Written instruction:
Arrange every line of the records below as a numbered list, leaving out the blank lines.

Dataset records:
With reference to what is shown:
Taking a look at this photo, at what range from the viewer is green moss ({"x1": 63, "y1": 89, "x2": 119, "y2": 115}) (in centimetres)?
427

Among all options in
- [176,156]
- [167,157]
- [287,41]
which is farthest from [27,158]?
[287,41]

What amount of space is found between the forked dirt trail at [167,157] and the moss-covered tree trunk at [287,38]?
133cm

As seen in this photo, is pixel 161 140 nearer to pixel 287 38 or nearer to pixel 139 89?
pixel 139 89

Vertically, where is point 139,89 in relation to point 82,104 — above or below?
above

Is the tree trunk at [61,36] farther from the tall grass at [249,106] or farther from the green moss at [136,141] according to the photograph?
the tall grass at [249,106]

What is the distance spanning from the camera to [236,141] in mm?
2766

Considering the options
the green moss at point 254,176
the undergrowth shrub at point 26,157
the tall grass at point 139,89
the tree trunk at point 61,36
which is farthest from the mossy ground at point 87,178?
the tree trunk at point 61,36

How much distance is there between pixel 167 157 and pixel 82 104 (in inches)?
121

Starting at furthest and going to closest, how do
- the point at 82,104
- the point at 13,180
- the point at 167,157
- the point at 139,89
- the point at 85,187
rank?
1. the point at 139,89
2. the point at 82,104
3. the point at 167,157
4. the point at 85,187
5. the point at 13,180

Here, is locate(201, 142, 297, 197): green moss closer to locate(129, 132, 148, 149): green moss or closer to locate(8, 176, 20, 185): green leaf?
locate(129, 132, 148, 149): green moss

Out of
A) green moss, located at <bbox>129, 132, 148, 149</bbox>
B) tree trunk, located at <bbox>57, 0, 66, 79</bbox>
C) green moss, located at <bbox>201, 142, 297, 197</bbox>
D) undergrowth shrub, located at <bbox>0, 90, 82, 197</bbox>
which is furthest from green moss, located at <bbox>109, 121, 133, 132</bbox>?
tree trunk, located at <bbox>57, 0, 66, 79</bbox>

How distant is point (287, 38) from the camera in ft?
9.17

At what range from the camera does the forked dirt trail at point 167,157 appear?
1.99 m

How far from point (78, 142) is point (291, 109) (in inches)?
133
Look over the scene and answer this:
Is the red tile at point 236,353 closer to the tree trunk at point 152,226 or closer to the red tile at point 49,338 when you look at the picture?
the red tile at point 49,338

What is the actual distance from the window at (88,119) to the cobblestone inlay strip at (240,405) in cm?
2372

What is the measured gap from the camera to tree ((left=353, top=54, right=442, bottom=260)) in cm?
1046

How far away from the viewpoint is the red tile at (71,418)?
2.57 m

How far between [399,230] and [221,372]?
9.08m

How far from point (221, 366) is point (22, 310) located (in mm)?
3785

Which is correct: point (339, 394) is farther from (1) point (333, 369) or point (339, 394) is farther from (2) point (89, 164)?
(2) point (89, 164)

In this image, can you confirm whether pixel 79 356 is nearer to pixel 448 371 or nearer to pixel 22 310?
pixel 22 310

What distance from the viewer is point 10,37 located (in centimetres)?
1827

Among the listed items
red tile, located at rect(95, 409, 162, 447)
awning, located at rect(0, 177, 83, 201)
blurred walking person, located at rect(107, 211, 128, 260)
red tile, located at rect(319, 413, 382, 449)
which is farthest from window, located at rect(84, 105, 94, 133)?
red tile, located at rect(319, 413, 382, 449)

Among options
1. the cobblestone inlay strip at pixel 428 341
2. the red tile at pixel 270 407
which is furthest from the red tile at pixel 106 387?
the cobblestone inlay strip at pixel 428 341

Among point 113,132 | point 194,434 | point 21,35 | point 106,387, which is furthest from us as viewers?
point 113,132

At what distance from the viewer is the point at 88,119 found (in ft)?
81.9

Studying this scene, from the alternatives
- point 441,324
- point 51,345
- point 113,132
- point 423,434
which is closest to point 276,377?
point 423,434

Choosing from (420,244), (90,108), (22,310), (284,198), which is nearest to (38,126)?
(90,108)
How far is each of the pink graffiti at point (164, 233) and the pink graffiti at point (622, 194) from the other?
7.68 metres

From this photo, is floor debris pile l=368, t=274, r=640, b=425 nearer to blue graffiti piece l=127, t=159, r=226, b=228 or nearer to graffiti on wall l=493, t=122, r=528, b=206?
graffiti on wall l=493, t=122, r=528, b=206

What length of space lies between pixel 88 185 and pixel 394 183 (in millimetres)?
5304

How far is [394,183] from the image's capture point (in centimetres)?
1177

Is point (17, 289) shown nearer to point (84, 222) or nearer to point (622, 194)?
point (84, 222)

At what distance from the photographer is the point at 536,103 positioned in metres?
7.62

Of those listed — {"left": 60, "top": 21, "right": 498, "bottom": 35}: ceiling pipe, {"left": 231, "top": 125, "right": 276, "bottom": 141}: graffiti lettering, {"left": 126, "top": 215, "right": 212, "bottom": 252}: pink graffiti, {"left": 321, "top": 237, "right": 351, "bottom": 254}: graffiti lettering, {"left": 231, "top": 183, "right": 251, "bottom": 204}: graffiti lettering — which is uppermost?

Answer to this problem:
1. With reference to what is shown:
2. Taking a look at this photo, at what range from the viewer is green moss ({"x1": 63, "y1": 89, "x2": 119, "y2": 115}) (in centimetres)?
3. 427
4. Among all options in
5. - [176,156]
6. - [167,157]
7. - [287,41]
8. which is farthest from [27,158]?
9. [287,41]
10. What amount of space is found between the forked dirt trail at [167,157] and the moss-covered tree trunk at [287,38]?
11. 133cm
12. As seen in this photo, is pixel 161 140 nearer to pixel 287 38 or nearer to pixel 139 89?
13. pixel 139 89
14. Vertically, where is point 139,89 in relation to point 82,104 — above or below?
15. above
16. Is the tree trunk at [61,36] farther from the tall grass at [249,106] or farther from the green moss at [136,141] according to the photograph?
17. the tall grass at [249,106]
18. What is the distance spanning from the camera to [236,141] in mm?
19. 2766
20. Considering the options
21. the green moss at point 254,176
22. the undergrowth shrub at point 26,157
23. the tall grass at point 139,89
24. the tree trunk at point 61,36
25. which is farthest from the mossy ground at point 87,178?
26. the tree trunk at point 61,36
27. How much distance is there between pixel 167 157 and pixel 82 104 (in inches)?
28. 121
29. Starting at furthest and going to closest, how do
30. - the point at 82,104
31. - the point at 13,180
32. - the point at 167,157
33. - the point at 139,89
34. - the point at 85,187
35. rank?
36. 1. the point at 139,89
37. 2. the point at 82,104
38. 3. the point at 167,157
39. 4. the point at 85,187
40. 5. the point at 13,180
41. Here, is locate(201, 142, 297, 197): green moss closer to locate(129, 132, 148, 149): green moss or closer to locate(8, 176, 20, 185): green leaf?
42. locate(129, 132, 148, 149): green moss
43. Out of
44. A) green moss, located at <bbox>129, 132, 148, 149</bbox>
45. B) tree trunk, located at <bbox>57, 0, 66, 79</bbox>
46. C) green moss, located at <bbox>201, 142, 297, 197</bbox>
47. D) undergrowth shrub, located at <bbox>0, 90, 82, 197</bbox>
48. which is furthest from green moss, located at <bbox>109, 121, 133, 132</bbox>?
49. tree trunk, located at <bbox>57, 0, 66, 79</bbox>
50. How distant is point (287, 38) from the camera in ft?
51. 9.17
52. At what range from the camera does the forked dirt trail at point 167,157 appear?
53. 1.99 m
54. How far from point (78, 142) is point (291, 109) (in inches)?
55. 133
56. Look over the scene and answer this:
57. Is the red tile at point 236,353 closer to the tree trunk at point 152,226 or closer to the red tile at point 49,338 when you look at the picture?
58. the red tile at point 49,338
59. What is the actual distance from the window at (88,119) to the cobblestone inlay strip at (240,405) in cm?
60. 2372
61. What is the measured gap from the camera to tree ((left=353, top=54, right=442, bottom=260)) in cm?
62. 1046
63. How far away from the viewpoint is the red tile at (71,418)?
64. 2.57 m
65. How far between [399,230] and [221,372]?
66. 9.08m
67. How far from point (221, 366) is point (22, 310) located (in mm)?
68. 3785
69. Which is correct: point (339, 394) is farther from (1) point (333, 369) or point (339, 394) is farther from (2) point (89, 164)?
70. (2) point (89, 164)
71. In this image, can you confirm whether pixel 79 356 is nearer to pixel 448 371 or nearer to pixel 22 310?
72. pixel 22 310
73. What distance from the viewer is point 10,37 located (in centimetres)?
74. 1827
75. Among the listed items
76. red tile, located at rect(95, 409, 162, 447)
77. awning, located at rect(0, 177, 83, 201)
78. blurred walking person, located at rect(107, 211, 128, 260)
79. red tile, located at rect(319, 413, 382, 449)
80. which is farthest from window, located at rect(84, 105, 94, 133)?
81. red tile, located at rect(319, 413, 382, 449)
82. Among options
83. 1. the cobblestone inlay strip at pixel 428 341
84. 2. the red tile at pixel 270 407
85. which is furthest from the red tile at pixel 106 387?
86. the cobblestone inlay strip at pixel 428 341
87. Among point 113,132 | point 194,434 | point 21,35 | point 106,387, which is furthest from us as viewers?
88. point 113,132
89. At what distance from the viewer is the point at 88,119 found (in ft)?
90. 81.9
91. Studying this scene, from the alternatives
92. - point 441,324
93. - point 51,345
94. - point 113,132
95. - point 423,434
96. which is closest to point 276,377?
97. point 423,434
98. Choosing from (420,244), (90,108), (22,310), (284,198), which is nearest to (38,126)?
99. (90,108)
100. How far is each of the pink graffiti at point (164, 233) and the pink graffiti at point (622, 194) from the other?
101. 7.68 metres
102. From this photo, is floor debris pile l=368, t=274, r=640, b=425 nearer to blue graffiti piece l=127, t=159, r=226, b=228 or nearer to graffiti on wall l=493, t=122, r=528, b=206?
103. graffiti on wall l=493, t=122, r=528, b=206
104. What length of space lies between pixel 88 185 and pixel 394 183 (in millimetres)?
105. 5304
106. How far is [394,183] from the image's capture point (in centimetres)?
107. 1177
108. Is point (17, 289) shown nearer to point (84, 222) or nearer to point (622, 194)?
109. point (84, 222)
110. At what distance from the photographer is the point at 536,103 positioned in metres?
111. 7.62
112. Of those listed — {"left": 60, "top": 21, "right": 498, "bottom": 35}: ceiling pipe, {"left": 231, "top": 125, "right": 276, "bottom": 141}: graffiti lettering, {"left": 126, "top": 215, "right": 212, "bottom": 252}: pink graffiti, {"left": 321, "top": 237, "right": 351, "bottom": 254}: graffiti lettering, {"left": 231, "top": 183, "right": 251, "bottom": 204}: graffiti lettering — which is uppermost?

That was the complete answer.